Heimat
Mein Studium in Amerika ist beendet und ich befinde mich auf dem Rückflug nach Deutschland. Neben mir sitzt ein älterer Herr. Er ist sehr nett und wir kommen ins Gespräch.
“Dann sind Sie jetzt auf dem Weg in die Heimat, junger Mann?”, fragt er abschließend.
“Ja”, sage ich nickend. Heimat. Ich habe nie darüber nachgedacht, was das bedeutet. Wie es wohl ist, seine Heimat für immer zu verlassen? Freiwillig oder unfreiwillig? Findet man andernorts eine neue Heimat? Oder fühlt man sich zeitlebens fremd dort und sehnt sich nach der alten Heimat zurück? Und wie ist es, nach langer Zeit wieder an den Ort seiner Geburt zurückzukehren? Kann man an das Leben dort wieder anknüpfen, oder fühlt man sich als Fremder im eigenen Land? Über solchen Fragen schlafe ich ein.
Plötzlich spüre ich, wie mich jemand sanft rüttelt.
“Wir sind gleich da”, sagt der nette Herr und lächelt. Das Flugzeug setzt zur Landung an. Dann geht alles sehr schnell. Raus aus dem Flieger, mit dem Bus zum Terminal und dann die Koffer holen. Als ich aus dem Gate laufe, fällt mir meine Freundin freudestrahlend um den Hals.
“Ich bin so froh, dass du wieder hier bist”, sagt sie voller Freude. Ich lasse die Koffer fallen und drücke sie an mich. Unser leidenschaftlicher Kuss lässt mich alles um uns herum vergessen. Lächelnd lösen wir unsere Lippen voneinander. “Komm”, sagt sie und fasst meine Hand. Wir laufen nach draußen auf den Parkplatz, verstauen die Koffer im Auto und fahren los.
Eine Stunde später parken wir im Hof meiner Eltern und steigen aus.
“Bestimmt bist du froh, wieder zu Hause zu sein”, sagt meine Freundin.
“Das schon”, sage ich gedehnt.
“Aber?”, fragt sie nach. Ich umrunde das Auto und bleibe vor ihr stehen.
“Zu Hause ist kein Gebäude oder ein bestimmter Ort, sondern da, wo die Menschen sind, die man liebt und die einen lieben.

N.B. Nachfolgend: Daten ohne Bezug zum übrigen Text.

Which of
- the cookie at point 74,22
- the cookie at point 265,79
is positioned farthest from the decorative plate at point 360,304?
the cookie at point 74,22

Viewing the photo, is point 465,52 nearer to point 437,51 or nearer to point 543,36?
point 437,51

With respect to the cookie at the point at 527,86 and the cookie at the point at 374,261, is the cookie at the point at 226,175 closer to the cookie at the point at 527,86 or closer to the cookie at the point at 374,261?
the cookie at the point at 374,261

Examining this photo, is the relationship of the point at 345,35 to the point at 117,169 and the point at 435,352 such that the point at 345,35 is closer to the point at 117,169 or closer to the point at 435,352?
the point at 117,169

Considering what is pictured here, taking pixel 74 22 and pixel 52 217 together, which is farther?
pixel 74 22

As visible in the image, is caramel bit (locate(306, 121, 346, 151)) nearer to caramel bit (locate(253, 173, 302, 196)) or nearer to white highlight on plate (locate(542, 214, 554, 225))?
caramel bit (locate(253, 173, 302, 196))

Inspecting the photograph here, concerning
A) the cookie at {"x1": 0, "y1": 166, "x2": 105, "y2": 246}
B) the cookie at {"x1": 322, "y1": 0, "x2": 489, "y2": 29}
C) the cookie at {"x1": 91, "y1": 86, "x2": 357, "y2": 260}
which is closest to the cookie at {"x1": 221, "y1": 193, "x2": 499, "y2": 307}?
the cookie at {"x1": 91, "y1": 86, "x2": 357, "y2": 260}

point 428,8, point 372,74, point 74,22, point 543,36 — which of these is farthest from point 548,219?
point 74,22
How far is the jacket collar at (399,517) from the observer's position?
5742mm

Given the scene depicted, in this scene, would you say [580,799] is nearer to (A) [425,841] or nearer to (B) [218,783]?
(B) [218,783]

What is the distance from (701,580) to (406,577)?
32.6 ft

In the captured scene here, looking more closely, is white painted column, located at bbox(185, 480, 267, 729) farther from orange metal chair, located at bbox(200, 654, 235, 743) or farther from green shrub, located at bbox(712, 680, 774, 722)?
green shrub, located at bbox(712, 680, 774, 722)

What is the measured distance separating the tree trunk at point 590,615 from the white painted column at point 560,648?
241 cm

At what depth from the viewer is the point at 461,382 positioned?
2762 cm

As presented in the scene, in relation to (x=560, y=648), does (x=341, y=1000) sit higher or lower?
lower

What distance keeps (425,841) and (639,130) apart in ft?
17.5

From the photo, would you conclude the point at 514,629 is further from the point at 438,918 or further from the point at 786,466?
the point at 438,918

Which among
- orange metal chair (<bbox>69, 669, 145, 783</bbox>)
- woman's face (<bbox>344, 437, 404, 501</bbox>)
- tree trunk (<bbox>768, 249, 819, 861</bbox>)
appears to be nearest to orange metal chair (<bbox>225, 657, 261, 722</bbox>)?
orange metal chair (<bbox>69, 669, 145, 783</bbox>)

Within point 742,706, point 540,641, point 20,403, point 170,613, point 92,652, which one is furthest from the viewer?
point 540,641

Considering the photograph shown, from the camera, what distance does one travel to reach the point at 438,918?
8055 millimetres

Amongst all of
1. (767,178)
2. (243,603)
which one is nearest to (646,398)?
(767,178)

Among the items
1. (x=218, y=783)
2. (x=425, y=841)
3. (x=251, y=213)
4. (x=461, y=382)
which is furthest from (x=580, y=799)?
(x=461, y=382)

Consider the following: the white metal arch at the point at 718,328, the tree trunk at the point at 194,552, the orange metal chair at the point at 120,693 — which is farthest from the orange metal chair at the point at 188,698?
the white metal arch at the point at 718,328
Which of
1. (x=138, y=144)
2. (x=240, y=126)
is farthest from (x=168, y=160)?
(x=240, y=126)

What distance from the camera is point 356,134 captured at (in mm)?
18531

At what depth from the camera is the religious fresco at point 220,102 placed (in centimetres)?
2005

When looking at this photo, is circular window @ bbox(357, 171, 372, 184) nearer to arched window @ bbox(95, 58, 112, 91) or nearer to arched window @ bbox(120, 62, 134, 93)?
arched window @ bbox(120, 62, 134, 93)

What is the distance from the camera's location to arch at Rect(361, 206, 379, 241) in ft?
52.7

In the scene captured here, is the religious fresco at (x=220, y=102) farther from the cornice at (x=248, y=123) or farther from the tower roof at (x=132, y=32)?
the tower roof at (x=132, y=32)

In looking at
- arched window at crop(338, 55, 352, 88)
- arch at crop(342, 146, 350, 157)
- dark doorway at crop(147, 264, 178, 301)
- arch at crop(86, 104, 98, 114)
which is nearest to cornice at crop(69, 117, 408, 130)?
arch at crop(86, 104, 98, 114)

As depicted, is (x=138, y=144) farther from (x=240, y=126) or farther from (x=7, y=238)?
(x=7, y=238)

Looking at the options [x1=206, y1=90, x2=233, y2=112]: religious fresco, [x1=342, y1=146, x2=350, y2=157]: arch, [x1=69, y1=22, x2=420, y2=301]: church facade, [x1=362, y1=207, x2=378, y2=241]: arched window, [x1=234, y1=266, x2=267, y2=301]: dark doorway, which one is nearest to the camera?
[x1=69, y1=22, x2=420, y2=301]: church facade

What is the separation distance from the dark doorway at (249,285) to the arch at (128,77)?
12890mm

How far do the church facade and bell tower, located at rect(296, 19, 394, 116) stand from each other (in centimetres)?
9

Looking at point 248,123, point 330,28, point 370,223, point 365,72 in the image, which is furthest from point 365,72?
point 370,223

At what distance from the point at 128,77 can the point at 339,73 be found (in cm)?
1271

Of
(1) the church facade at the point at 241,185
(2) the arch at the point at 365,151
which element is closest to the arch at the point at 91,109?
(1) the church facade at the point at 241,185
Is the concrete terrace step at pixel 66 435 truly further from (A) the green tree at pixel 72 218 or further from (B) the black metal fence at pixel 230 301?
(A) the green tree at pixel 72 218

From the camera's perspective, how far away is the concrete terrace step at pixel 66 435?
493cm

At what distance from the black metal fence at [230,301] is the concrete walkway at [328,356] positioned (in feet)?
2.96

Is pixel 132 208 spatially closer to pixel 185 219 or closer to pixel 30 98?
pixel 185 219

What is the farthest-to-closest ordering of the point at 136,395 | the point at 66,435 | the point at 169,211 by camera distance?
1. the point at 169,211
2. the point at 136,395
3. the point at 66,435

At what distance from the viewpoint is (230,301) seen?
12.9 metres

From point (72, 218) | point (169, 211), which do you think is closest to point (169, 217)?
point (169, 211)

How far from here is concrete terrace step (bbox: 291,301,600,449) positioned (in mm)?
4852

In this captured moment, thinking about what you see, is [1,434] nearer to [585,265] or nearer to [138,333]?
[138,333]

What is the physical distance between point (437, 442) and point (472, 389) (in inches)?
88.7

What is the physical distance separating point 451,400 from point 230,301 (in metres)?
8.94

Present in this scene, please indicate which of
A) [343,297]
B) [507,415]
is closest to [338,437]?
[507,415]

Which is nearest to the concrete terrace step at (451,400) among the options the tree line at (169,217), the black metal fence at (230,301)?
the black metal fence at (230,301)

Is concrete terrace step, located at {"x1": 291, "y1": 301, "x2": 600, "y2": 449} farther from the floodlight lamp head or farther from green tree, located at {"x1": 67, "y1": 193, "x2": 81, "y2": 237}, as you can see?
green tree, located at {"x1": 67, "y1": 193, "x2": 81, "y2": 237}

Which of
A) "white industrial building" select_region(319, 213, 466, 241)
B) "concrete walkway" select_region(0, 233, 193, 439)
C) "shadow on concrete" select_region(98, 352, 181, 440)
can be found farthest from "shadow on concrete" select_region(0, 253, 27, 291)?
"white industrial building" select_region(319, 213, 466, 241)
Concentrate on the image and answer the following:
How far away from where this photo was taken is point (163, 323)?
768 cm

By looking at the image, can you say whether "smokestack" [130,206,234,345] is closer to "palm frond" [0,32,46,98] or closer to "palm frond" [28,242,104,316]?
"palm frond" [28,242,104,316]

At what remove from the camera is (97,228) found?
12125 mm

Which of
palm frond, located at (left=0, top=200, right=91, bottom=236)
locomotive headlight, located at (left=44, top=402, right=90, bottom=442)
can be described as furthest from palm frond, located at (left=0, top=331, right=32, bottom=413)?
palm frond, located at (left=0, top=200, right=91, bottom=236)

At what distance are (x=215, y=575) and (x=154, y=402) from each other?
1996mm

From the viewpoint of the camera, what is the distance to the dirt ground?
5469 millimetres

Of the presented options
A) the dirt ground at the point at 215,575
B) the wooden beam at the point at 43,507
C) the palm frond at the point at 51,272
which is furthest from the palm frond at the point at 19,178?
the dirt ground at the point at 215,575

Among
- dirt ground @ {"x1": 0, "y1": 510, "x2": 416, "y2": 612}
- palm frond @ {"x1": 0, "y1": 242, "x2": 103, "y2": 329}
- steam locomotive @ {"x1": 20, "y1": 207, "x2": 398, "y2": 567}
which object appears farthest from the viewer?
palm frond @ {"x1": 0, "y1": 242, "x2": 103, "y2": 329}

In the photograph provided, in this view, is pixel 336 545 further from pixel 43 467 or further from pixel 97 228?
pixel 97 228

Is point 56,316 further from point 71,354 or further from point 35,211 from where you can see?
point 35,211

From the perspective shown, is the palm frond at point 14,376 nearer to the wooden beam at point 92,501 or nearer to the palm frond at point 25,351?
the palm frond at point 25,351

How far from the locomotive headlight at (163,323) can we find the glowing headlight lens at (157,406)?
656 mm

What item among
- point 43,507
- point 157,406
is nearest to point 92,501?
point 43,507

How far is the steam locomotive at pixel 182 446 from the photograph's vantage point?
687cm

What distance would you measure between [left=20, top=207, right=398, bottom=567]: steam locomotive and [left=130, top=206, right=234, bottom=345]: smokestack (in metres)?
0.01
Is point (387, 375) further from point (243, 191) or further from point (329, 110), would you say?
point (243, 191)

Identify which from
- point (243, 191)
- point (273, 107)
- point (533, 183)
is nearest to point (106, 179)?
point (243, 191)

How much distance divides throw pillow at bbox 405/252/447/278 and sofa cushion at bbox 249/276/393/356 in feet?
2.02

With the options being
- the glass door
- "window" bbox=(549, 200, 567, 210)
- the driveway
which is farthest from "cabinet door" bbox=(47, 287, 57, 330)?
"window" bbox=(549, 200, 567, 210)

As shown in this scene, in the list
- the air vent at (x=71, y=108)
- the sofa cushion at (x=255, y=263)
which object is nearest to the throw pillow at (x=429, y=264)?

Wo man sich geborgen fühlt und nichts vermisst”, antworte ich. “Und ich bin überall zu Hause, wo ich dich küsse”, füge ich mit einem Lächeln hinzu und beuge mich zu ihr hinab. In diesem Moment geht die Haustür auf und meine Eltern laufen auf uns zu. Mein Vater legt seine Hand auf meine Schulter.
“Schön, dass zu wieder zu Hause bist, mein Sohn.”
Und meine Mutter sagt: “Wir haben dich vermisst.”